Day 15 started with the super-delicious breakfast of fancy porridge from Stuart (at least for me) and of course more tea. Then it was off to the races for a new day. Leaving Stirling, we headed towards small town Dunfermline and their ruined abbey. We had already visited King Robert the Bruce’s buried heart, it was time to see the rest of him.
Religious structures have stood on the site of Dunfermline Abbey for nearly a thousand years. In the 12th century, King David order the construction of the ‘current’ Benedictine abbey. The church would eventually become ground zero for the worship of David’s mother, St. Margaret. The abbey ruins did house a small royal palace for the kings and queens and its grounds contain more Scottish royal tombs than nearly anywhere else in Scotland. The remains of Robert the Bruce (except his heart) are buried under the modern, current church’s altar. The royal palace at Dunfermline also saw the birth of King Charles I, the last king of England to be born in Scotland. Most of the grounds are in ruins which are fun to explore, but there is also an intact abbey church with an older Norman section and a much more modern chapel that is still in use today.

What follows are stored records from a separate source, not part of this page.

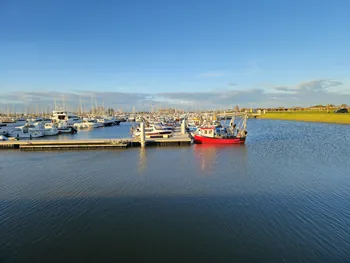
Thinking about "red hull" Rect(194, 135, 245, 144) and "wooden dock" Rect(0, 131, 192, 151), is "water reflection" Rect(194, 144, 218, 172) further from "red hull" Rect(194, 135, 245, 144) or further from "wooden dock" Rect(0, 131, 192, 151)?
"wooden dock" Rect(0, 131, 192, 151)

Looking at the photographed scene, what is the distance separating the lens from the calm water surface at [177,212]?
8.81 m

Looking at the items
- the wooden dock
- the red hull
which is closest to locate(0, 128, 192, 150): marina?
the wooden dock

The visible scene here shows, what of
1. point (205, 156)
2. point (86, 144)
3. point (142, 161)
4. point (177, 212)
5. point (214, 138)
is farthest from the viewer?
point (214, 138)

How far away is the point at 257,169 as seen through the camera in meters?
20.1

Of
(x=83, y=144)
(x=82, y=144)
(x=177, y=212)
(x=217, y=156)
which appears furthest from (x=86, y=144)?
(x=177, y=212)

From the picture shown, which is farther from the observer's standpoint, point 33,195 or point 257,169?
point 257,169

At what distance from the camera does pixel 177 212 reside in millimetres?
11844

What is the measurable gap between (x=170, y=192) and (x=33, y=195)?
28.0 ft

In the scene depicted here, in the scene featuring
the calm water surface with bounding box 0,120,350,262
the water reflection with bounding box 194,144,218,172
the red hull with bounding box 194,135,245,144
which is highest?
the red hull with bounding box 194,135,245,144

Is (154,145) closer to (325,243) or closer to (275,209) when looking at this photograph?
(275,209)

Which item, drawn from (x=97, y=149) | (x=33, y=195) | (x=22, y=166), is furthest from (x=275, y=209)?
(x=97, y=149)

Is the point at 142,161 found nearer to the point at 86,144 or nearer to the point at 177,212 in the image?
the point at 177,212

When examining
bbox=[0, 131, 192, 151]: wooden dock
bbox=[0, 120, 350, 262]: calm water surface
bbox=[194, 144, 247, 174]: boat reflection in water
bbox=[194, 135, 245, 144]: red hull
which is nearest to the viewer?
bbox=[0, 120, 350, 262]: calm water surface

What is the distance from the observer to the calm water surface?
881 centimetres
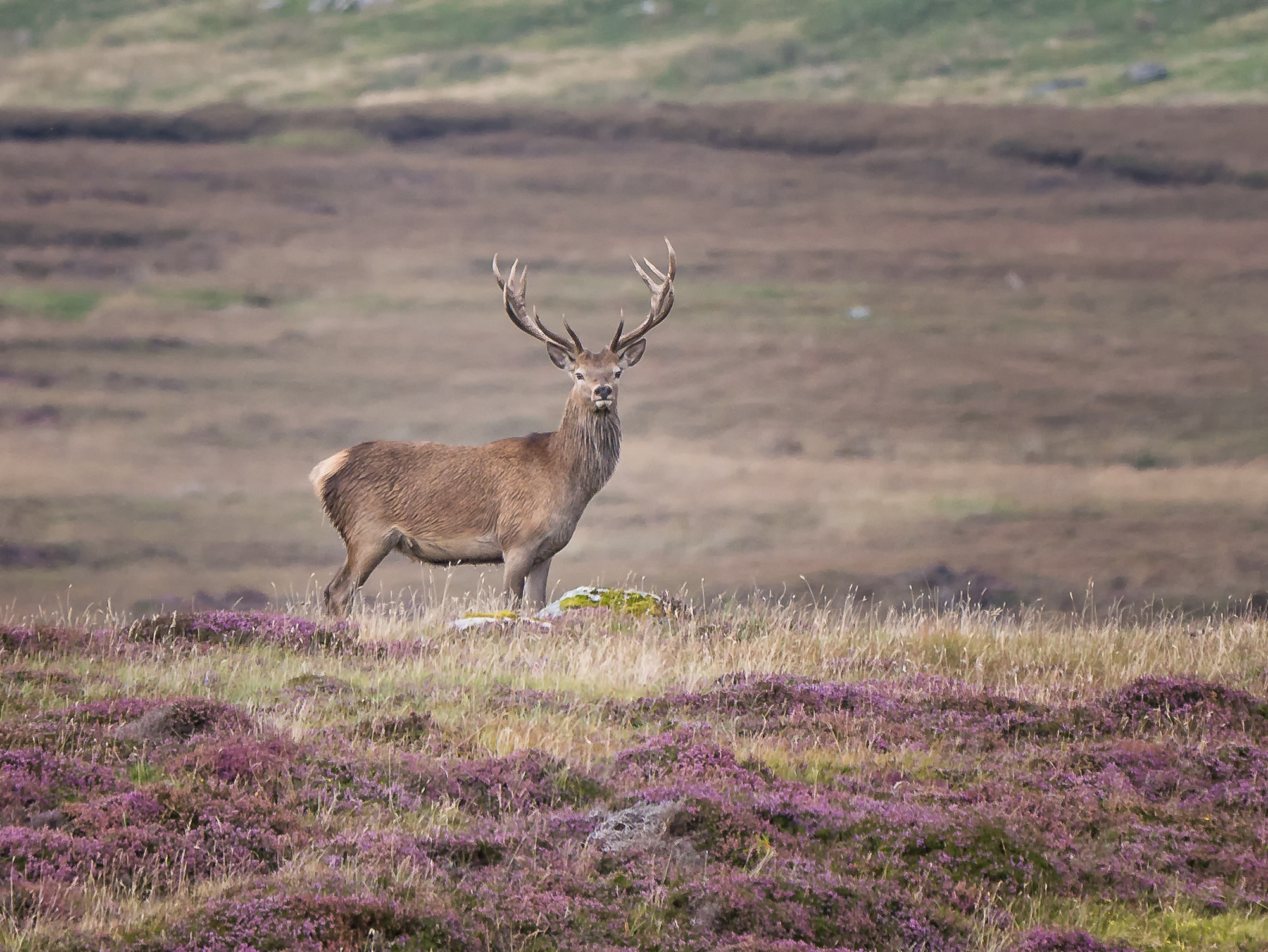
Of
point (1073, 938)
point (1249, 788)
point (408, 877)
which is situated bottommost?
point (1249, 788)

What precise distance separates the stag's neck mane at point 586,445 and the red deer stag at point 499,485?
0.01 meters

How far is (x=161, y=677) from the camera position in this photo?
11.3 m

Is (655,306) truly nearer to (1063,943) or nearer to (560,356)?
(560,356)

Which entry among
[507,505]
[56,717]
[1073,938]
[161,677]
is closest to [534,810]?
[1073,938]

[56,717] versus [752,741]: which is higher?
[56,717]

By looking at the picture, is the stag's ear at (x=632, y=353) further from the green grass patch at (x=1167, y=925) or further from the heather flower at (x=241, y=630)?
→ the green grass patch at (x=1167, y=925)

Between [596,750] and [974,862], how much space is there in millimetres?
2849

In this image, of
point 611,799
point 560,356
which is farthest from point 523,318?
point 611,799

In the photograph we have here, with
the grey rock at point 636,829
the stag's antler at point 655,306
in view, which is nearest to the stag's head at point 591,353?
the stag's antler at point 655,306

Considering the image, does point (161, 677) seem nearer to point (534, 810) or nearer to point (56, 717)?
point (56, 717)

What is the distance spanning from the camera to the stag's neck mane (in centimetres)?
1667

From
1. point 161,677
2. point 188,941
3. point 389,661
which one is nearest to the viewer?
point 188,941

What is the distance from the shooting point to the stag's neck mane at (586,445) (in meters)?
16.7

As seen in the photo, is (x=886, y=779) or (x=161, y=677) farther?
(x=161, y=677)
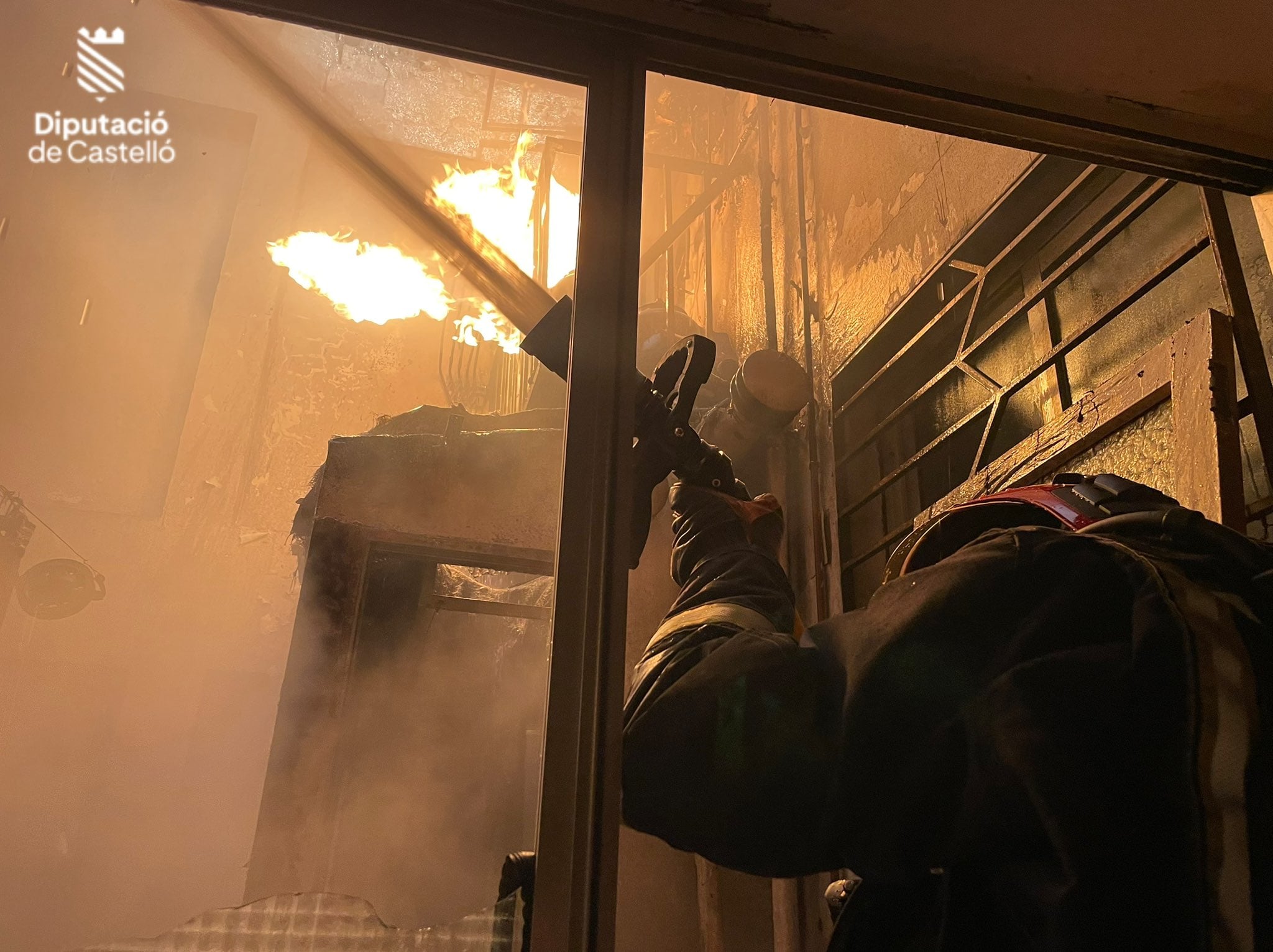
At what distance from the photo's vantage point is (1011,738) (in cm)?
82

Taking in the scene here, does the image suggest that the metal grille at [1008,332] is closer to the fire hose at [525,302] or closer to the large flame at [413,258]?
the fire hose at [525,302]

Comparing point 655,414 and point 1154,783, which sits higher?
point 655,414

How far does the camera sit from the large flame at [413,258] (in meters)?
2.28

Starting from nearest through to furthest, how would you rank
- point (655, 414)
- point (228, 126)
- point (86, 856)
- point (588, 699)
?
point (588, 699) → point (655, 414) → point (86, 856) → point (228, 126)

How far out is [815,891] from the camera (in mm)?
2766

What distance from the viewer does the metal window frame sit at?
815 mm

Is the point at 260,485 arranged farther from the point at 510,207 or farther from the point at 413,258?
the point at 510,207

It was a great place to visit.
After visiting the abbey and a brief (angry) call with one our banks regarding their not letting the Husband withdraw any moneys via local ATMS, we were on our way to beautiful St. Andrews.
My modern-day royal lovers will know St. Andrews as the college town in which Kate and Wills met and dated (and I assume earned degrees). One of the coffee shops in town had a huge banner reading, “Where Kate and Wills Met for Coffee… once.” Loved. We only spent a few hours in St. Andrews but I absolutely loved it and would go back in a heart beat. I would love to use St. Andrews as a base for exploring more of the general eastern area. It’s just such a quaint, quiet, perfect town. While there, we walked just a bit around the historic area near the coast, visiting the old castle ruins, the cathedral ruins, and of course, part of the golf course. Another thing I loved about St. Andrews? It’s right on the coast. As soon as you exit your car, you are greeted with a rush of salty sea air, like every beach vacation I’ve ever gone on, and it’s invigorating. I swear, one day the Husband and I will own a beach house! But I digress…

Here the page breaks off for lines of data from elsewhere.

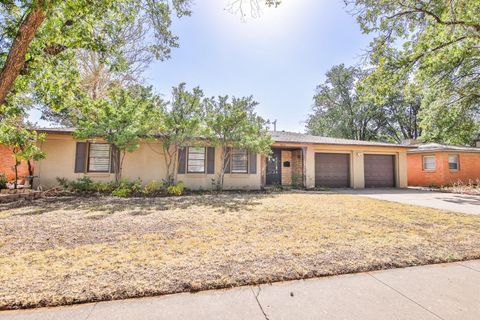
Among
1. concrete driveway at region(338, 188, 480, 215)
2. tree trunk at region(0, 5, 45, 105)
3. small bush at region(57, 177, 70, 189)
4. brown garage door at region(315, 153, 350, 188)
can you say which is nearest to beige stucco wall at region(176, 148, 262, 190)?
brown garage door at region(315, 153, 350, 188)

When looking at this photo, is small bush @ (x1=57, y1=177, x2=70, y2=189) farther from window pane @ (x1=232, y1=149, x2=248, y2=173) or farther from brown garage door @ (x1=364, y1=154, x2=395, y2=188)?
brown garage door @ (x1=364, y1=154, x2=395, y2=188)

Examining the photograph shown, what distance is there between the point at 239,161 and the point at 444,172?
13.5 metres

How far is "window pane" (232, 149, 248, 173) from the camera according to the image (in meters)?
12.1

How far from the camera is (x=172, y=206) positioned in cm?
727

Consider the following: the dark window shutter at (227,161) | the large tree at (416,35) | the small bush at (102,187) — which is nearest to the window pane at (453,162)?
the large tree at (416,35)

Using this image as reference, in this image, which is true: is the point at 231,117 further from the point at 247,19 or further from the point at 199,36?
the point at 247,19

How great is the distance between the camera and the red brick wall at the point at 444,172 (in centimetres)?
1536

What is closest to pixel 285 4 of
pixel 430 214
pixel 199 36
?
pixel 199 36

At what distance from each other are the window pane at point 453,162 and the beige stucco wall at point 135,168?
43.3ft

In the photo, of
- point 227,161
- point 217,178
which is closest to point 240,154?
point 227,161

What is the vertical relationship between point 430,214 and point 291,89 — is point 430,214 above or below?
below

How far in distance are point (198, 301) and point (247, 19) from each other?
227 inches

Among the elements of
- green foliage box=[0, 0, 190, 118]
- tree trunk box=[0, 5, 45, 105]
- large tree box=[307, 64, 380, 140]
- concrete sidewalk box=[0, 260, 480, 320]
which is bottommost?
concrete sidewalk box=[0, 260, 480, 320]

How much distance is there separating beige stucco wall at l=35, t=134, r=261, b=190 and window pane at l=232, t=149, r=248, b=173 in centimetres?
35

Our first stop was at the castle which was not actually a royal castle, but rather a stronghold for the rich and powerful bishops of the area prior to the Reformation. Much of the ruins that you visit today are from the castle rebuild of around 1400. Earlier versions of the castle were lost in the struggles with England. During the Reformation battles of the 16th century, several mines were carved into the undergrounds of the castle and you can climb down into some of those mines and counter-mines today. It’s a bit claustrophobic, so the Husband had to venture part of the way without me, but that was alright as I found a large rock bench that offered the perfect ocean view of castle and water.
After visiting the castle, we headed down the street to the ruined St. Andrews Cathedral next. This cathedral was originally built in the mid-12th century, building upon a tradition and community already worshiping some of Saint Andrews relics at the site. It fell into disuse after the Scottish Reformation and now lacks most of its prior structure.

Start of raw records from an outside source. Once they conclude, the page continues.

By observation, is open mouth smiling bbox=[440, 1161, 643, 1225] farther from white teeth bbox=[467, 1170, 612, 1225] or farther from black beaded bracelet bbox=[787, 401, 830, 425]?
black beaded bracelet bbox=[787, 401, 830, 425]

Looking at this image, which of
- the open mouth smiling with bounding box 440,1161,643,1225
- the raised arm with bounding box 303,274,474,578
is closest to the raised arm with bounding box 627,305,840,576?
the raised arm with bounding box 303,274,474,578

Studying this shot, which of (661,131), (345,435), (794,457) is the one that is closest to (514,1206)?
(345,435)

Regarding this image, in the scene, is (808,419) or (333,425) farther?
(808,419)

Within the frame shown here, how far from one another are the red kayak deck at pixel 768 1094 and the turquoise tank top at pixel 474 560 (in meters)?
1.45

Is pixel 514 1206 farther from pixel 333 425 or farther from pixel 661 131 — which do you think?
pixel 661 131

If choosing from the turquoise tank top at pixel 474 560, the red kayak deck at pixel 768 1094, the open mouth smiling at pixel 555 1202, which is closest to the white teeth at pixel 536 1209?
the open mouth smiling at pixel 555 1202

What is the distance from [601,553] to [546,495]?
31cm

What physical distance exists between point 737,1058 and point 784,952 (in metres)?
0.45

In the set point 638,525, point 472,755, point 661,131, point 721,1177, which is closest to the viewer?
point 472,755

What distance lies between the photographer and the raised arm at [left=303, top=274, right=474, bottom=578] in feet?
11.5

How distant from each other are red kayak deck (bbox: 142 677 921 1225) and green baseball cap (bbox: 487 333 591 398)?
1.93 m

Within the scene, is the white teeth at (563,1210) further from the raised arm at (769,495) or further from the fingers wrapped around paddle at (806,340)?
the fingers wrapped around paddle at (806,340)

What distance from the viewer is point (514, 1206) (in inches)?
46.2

With both of those major sights done, we headed down the village streets towards the most famous golf course in the world. They say that St. Andrews is where golf was born. It was a sport of kings and queens, and now you too can play the Old Links that have been in use for 600 years. We walked just a bit of the course to head down to the main clubhouse so that the Husband could pick up some sort of golfing memorabilia with the St. Andrews logo on it. I stick to mini-golf myself, but the Husband does occasionally play the real game. Although I think mostly those excursions are just an excuse to miss work and drink beer with a bunch of guys… but that’s just between you and me! ;-) If we had more time, we could have played a bit on the mini-course they have where anyone can putt 9 or 18 holes, but maybe next trip. It looked pretty crowded out there! Hungry from all that walking we headed back into town for lunch at a deliciously modern little restaurant tucked away in a back street. It was so good and the local ale that I had was exceptional. After lunch, we were off to the next town, Pitlochry, for the evening. We stayed at the Craigatin House and Courtyard and could not have had a more lovely stay. They were quite a bit larger than I anticipated for a guesthouse, but our room was excellent, the hosts were amazing, and breakfast was delightful. I wouldn’t hesitate to stay here again. After checking in, we headed out for a walk around the town and ended up taking a footpath that takes you out by the local river dam and salmon ladder. The Husband tried to educate me on fish ladders and we spent a bit trying to find any fish currently moving through the river (spotted a couple!) before heading to dinner at this odd restaurant that blended Italian and Scottish. Despite dinner being odd, Pitlochry was a lovely town with a great main street teeming with shops and plenty of spaces to explore. It was getting late by the time we finished dinner, however, so we walked back out to the guesthouse and settled in for the evening. I think the Husband was pretty excited by that point, because we were about embark on “his” part of the trip- whiskey distilleries!